Germany’s current account surplus has fallen for the third consecutive year. It fell last year to 7.4 percent of annual economic output, after 7.9 percent in 2017, 8.5 percent in 2016 and a peak of 8.9 percent in 2015. The EU considers a maximum of six percent to be sustainable in the long term. The decline is attributable to two factors: For example, the surplus in goods exports to Europe fell because imports rose more strongly. In addition, annual economic output, including inflation, rose quite strongly by 3.4 percent.
German government officials have repeatedly said that Berlin’s fiscal and economic policies are not primarily designed to influence the current account balance. They say the trade surplus is a result of market-based supply and demand decisions by companies and consumers around the world and that it is also shaped by other factors such as oil prices and exchange rates that are hard to influence.

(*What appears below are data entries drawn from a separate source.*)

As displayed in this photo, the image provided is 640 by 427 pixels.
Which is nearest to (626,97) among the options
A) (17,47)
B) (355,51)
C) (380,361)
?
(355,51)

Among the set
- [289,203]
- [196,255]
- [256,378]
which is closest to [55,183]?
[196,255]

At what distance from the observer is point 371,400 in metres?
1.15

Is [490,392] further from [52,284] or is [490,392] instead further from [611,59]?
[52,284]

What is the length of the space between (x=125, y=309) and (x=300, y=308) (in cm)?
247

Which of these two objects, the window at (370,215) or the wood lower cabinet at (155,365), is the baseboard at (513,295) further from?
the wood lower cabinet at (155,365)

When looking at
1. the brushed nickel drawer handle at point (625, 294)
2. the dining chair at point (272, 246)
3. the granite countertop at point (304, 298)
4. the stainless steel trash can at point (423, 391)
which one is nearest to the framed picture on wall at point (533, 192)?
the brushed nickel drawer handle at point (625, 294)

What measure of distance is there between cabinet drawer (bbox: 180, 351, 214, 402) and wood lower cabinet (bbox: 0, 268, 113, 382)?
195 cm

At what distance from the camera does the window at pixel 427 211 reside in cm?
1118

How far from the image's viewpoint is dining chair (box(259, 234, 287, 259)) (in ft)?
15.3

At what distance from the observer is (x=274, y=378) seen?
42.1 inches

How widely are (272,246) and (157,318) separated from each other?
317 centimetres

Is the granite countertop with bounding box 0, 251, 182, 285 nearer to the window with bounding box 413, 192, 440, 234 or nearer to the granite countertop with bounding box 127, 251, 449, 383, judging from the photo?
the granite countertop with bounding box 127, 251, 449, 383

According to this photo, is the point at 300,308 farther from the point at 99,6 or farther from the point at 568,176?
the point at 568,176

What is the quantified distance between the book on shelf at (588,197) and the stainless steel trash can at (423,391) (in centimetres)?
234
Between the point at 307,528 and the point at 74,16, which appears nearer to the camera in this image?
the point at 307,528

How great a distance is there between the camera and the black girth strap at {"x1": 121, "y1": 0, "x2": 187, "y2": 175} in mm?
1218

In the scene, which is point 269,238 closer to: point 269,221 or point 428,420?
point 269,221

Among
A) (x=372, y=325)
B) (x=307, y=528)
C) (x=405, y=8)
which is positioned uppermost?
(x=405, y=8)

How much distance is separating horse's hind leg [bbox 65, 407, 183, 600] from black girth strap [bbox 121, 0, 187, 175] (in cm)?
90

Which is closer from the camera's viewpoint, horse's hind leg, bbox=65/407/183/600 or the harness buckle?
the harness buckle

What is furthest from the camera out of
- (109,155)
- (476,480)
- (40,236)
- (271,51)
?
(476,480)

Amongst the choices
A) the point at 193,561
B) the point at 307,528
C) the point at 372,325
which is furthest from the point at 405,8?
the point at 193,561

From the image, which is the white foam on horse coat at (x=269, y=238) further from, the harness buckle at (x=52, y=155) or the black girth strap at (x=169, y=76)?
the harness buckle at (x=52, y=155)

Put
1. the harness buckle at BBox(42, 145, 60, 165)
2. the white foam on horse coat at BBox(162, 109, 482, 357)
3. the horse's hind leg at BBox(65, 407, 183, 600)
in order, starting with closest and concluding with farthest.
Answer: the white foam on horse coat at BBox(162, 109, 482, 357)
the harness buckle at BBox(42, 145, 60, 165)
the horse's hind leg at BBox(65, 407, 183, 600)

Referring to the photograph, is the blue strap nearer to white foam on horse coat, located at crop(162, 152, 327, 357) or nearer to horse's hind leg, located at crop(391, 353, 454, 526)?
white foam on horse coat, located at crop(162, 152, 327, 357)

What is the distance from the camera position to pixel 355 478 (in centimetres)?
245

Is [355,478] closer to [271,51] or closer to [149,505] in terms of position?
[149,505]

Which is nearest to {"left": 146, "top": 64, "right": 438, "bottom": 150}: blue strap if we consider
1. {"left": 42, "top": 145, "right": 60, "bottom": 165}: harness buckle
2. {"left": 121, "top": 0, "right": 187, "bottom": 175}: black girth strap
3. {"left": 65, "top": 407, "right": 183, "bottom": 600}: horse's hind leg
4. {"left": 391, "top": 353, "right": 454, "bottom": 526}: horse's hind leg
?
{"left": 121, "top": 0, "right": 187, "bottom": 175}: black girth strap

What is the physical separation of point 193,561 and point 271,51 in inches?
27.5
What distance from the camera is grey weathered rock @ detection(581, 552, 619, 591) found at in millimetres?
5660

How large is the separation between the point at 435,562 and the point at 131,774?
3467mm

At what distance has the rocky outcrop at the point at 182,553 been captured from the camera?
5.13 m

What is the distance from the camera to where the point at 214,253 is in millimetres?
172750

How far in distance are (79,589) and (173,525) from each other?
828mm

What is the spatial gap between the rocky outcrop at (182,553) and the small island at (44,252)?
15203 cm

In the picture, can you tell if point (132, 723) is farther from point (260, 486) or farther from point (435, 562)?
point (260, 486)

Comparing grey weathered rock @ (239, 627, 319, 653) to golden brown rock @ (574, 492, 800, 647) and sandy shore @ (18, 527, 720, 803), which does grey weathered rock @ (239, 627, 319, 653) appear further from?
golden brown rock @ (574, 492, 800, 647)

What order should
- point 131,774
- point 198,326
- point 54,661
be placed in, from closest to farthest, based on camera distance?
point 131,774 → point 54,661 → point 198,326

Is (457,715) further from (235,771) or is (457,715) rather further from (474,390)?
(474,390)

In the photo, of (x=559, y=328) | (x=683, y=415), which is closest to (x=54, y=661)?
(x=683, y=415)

According to a definition used by Ifo, current account surpluses are associated with high net capital exports. Germany is thus building up more financial receivables from abroad than foreign receivables from Germany. In addition to the sale of goods or services to foreign countries, income from foreign assets also increases the current account surplus, as this increases payment claims against foreign countries. Permanently high current account surpluses can become problematic if the receivables cannot be redeemed, for example if the foreign country is no longer able to service the interest burden.